Devra-t-on conclure des observations précédentes relatives au contact des races diverses que, pour obtenir un Phidias, il convient de mettre en rapports intellectuels quelques Aryans et un Sémite, sous une certaine latitude ? que les arts se forment comme les compositions chimiques, d’après une formule et un peu de chaleur ou un courant électrique ? Non ; mais dans l’étude historique des arts, comme dans celle de la philosophie, des mouvements de l’esprit humain, — et les arts ne sont autre chose qu’une éclosion intellectuelle, — il est nécessaire de bien connaître et de constater les conditions favorables ou défavorables à cette éclosion, par conséquent de signaler les courants, leurs mélanges et les produits successifs de ces mélanges.

On s’est un peu trop habitué, peut-être, à traiter les questions d’art d’après ce qu’on appelle le sentiment ; influence mobile comme la mode, fugitive, et qui a le grand inconvénient d’éloigner l’artiste de la recherche des causes, des origines, de l’idée philosophique sans laquelle l’art n’est qu’un métier ou l’emploi d’une recette.

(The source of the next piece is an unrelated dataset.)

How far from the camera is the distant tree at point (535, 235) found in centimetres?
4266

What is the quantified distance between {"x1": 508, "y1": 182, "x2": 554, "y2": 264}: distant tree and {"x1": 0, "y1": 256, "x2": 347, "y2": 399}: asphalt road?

Le sentiment, admettant qu’il faille compter avec lui, a besoin d’un point d’appui ; où le trouvera-t-il, si ce n’est dans l’analyse, le raisonnement, l’observation et le savoir ? Jugeons les choses d’art avec notre sentiment, si l’on veut, mais élevons notre sentiment, ou plutôt notre faculté de sentir, à la hauteur d’une science, si nous prétendons faire accepter nos jugements par le public impartial. D’ailleurs, n’en est-il pas un peu du sentiment comme de la foi, qui accepte, mais ne crée pas. À la raison humaine seule est réservée la faculté de créer ; c’est la raison qui conduit à l’art par la recherche et le triage d’où ressort la définition et la conscience du beau et du bon ; c’est la raison qui conduit à la philosophie par les mêmes procédés. On n’a jamais fait de philosophie passable avec ce que nous appelons le sentiment. Les Grecs, qui s’y connaissaient un peu, n’ont jamais cru que le sentiment seul pût guider, soit dans la pratique des arts, soit dans les jugements que l’on peut porter sur leurs productions. « Toutes choses étaient ensemble ; l’intelligence les divisa et les arrangea », dit Anaxagore[1]. Si la foi et le sentiment font des miracles, ce n’est pas de cette façon. La foi fait mouvoir les montagnes peut-être, mais elle ne sait ni ne s’enquiert de quoi les montagnes sont faites, ni pourquoi elles sont montagnes. Si elle le savait, elle se garderait de les déranger de leur place.

Qu’est-ce, dans les arts, que le sentiment des choses, sans la connaissance des choses ?

Ce serait trop sortir de notre sujet que de nous étendre plus longtemps

  1. Commencement d’un ouvrage (Diog. Laerce, II, 6 ; Walken, Diatrib. in Euripid. fragm.).